Romney Attacks Obama For 'Slow-Jamming The News'

Super PACs and presidential campaigns are legally prohibited from coordinating with one another. But it's not hard to echo and amplify one another's message in the frantic pace of presidential elections. And on Friday morning, Mitt Romney's campaign released a memo that played off of the attack line offered the day before by American Crossroads, accusing President Barack Obama of being a popularity-obsessed, absentee president.

This past week previewed the stark contrast facing voters in this election. Governor Romney’s speech Tuesday night in New Hampshire contained a crisp and specific critique of President Obama’s policy failures and his own positive vision for a better America.

The speech left the Obama campaign sputtering – with even David Axelrod offering praise. In fifteen minutes, Governor Romney dismantled the myths of “hope and change” with the reality of a failed record that even the President and his campaign are struggling to defend.
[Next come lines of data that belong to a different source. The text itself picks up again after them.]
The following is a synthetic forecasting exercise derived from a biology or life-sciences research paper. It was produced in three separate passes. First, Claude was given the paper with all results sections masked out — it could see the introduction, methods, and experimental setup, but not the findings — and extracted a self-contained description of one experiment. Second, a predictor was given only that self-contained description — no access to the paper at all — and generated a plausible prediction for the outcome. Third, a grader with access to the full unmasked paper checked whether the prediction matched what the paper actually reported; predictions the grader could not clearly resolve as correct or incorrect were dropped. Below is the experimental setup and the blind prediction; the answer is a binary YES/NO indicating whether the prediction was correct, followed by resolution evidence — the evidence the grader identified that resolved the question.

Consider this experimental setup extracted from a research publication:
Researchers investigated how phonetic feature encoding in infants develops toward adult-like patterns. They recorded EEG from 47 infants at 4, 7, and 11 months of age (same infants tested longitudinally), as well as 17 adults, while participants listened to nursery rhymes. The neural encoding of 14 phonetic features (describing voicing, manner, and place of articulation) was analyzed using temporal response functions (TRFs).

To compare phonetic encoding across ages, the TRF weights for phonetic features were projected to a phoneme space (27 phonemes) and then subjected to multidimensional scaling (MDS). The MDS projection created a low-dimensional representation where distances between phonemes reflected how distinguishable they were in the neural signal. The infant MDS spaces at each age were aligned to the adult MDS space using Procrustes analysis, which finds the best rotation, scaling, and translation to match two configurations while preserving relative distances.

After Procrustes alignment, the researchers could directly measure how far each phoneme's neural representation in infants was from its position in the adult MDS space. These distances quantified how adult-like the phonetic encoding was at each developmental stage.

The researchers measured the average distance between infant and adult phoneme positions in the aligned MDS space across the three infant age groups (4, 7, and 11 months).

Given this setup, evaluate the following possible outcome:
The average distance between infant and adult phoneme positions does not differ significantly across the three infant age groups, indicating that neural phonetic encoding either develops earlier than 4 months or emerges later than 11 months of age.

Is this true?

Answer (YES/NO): NO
President Obama’s stagnant, government-centered economy has depressed growth and the American spirit of natural optimism. At a time when a campaign just emerging from a long primary should be struggling, Governor Romney has rapidly unified support and begun to capture the imagination of the country with his vision of a pro-growth economy that will lift us out of the Obama doldrums. It was a big speech to mark a big win that begins a big debate about big things.
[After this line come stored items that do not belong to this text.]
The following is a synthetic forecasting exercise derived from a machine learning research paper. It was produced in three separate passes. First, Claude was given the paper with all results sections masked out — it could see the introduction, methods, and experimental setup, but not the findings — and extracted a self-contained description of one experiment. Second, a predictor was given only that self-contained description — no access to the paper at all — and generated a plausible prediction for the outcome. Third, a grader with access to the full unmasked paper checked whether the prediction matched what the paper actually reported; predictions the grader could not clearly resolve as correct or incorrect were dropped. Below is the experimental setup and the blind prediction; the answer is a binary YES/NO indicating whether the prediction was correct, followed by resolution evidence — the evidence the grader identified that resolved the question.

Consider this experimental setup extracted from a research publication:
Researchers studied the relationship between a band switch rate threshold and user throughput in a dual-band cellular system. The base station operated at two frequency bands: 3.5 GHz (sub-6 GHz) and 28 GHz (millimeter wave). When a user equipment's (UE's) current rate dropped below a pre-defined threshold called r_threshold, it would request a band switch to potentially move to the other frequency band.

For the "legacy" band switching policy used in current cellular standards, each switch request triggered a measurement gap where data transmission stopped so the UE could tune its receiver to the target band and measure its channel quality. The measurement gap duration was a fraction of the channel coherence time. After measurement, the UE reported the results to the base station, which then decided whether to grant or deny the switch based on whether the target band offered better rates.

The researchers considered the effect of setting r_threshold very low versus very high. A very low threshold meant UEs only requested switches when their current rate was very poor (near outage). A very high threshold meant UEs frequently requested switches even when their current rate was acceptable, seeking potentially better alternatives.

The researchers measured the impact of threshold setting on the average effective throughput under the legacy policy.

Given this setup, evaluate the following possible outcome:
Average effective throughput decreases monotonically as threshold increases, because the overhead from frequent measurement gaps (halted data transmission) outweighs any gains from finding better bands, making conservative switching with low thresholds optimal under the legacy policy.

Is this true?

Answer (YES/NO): YES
President Obama, on the other hand, spent the week slow-jamming the news, striking a Heisman pose, and trying to pick a fight over student loans to help the one-in-two recent college graduates who are either jobless or underemployed as a result of his policies (which is apparently really funny stuff to the President). Unfortunately for him, Republicans agree with the need for a temporary extension, but want it paid for by cutting spending rather than raising taxes. So instead of the fight he was hoping for, he got a debate over taxes and spending – which he wasn’t hoping for.

(emphasis ours)

This attack line was used by the McCain campaign in 2008, to limited success. But Romney's argument is a bit less theoretical. He isn't asking voters whether they want a celebrity or a president, but rather whether they want a celebrity to continue as president.